-------- Text section

Wednesday, February 26, 2014

LEAVING THE LIGHT ON



The years go by,
"North Star Night, Mountains,
Porch Lights"
oil,
by V....Vaughan
and her light is still on.
Her eyes still shine like sunrise,
and her cheeks are roses
in an everlasting spring.
Send some words her way,
and she’ll welcome and care for them.
Hold your sorrow out,
and she’ll surround it
with understanding.
If you want her attention,
just whisper,
just breathe in and breathe out.


She’s still around.
Her hand’s held out.
She’ll leave the light on.

Tuesday, February 25, 2014

MY WHOLE FAMILY


 
"Family Swim", oil,
by Roxanne Steed
Sometimes I feel far away from my extended family out in St. Louis, but at those times I try to remember that my whole family – my endless family, actually – is always with me. The Salsich family is just a small part of my whole family. I belong to the universe, not just the Salsichs. Among my many brothers and sisters are the stars and seas and rivers and white chairs on porches and pine trees and tables in living rooms – all the things made from the brother and sister atoms formed by the Big Bang some 15 billion years ago. Al and Pete and Joe and Mike are my brothers, but so are all the living things that share this earth’s atmosphere. Barbara and Susie and Maysie and Cat are my sisters, but so are the birds that breathe in and breathe out in our backyard, and so are the gray grass blades just showing through the snow. Yes, most of my human family seems far off in the Midwest, but fortunately for me, they and my whole, undivided, and never-ending family is forever with me.

----------------

*Work to do*:
A) Retype the blog posts, starting with "Hold your sorrow" and going on through "She’s still around.".
B) Extend the blog posts, picking up right after their final sentence about the never-ending family.
The rows that come next are not needed for this work.

-------- Dataset entries

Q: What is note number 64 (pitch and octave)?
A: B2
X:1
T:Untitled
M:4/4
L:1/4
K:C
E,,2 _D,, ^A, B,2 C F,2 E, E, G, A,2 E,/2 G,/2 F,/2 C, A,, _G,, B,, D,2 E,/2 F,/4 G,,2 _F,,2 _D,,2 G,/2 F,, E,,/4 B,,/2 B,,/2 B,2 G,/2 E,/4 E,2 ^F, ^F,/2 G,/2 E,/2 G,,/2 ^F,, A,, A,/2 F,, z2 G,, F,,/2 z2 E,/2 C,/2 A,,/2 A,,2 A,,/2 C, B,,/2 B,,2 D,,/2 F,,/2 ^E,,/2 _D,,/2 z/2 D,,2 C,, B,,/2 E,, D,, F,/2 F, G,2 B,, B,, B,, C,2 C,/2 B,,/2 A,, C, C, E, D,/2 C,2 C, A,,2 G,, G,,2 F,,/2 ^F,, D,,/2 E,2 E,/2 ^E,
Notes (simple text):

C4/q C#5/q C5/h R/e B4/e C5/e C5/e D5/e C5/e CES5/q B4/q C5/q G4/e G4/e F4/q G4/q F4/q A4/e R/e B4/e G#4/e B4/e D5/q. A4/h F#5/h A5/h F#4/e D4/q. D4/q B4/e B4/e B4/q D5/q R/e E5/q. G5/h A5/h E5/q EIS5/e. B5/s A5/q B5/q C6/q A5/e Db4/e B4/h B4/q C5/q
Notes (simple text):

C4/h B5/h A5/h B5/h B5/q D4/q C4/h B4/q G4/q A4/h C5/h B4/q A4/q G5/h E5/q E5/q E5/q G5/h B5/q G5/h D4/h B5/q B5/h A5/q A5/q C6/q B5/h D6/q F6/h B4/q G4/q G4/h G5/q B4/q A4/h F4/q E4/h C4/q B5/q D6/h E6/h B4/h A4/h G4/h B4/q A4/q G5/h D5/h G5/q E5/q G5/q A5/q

----------------

*Results of the tasks*:
A)
Hold your sorrow out,
and she’ll surround it
with understanding.
If you want her attention,
just whisper,
just breathe in and breathe out.


She’s still around.

B)
Monday, February 24, 2014

PLENTY OF ROOM INSIDE


  
"High Meadow", oil,
by Pam Holnback
Over the years, it has occasionally seemed that I simply couldn’t handle any more difficulties, almost as though my life was a somewhat small room that could contain only so many troubles. I’m not sure where that thought came from – that belief that my inner spirit is a compact and cramped place – but as the years have passed I have come to see it as far from the truth. My inner spirit, my “heart and soul”, like all of ours, is vast beyond measure. There are no walls to someone’s inner being, no boundaries to a person’s thoughts and feelings and vivacity and passion. The inner spirit that all of us have can spread itself out across infinite distances inside us. There’s endless room in all of us for compassion and patience and love and lightheartedness that can last forever. There’s boundless space in our hearts and souls, both for all the blessings of life and for all its countless disappointments. As difficulties arise in my life, I simply need to say, as I do when success shows up, “Come on in. There’s plenty of room.”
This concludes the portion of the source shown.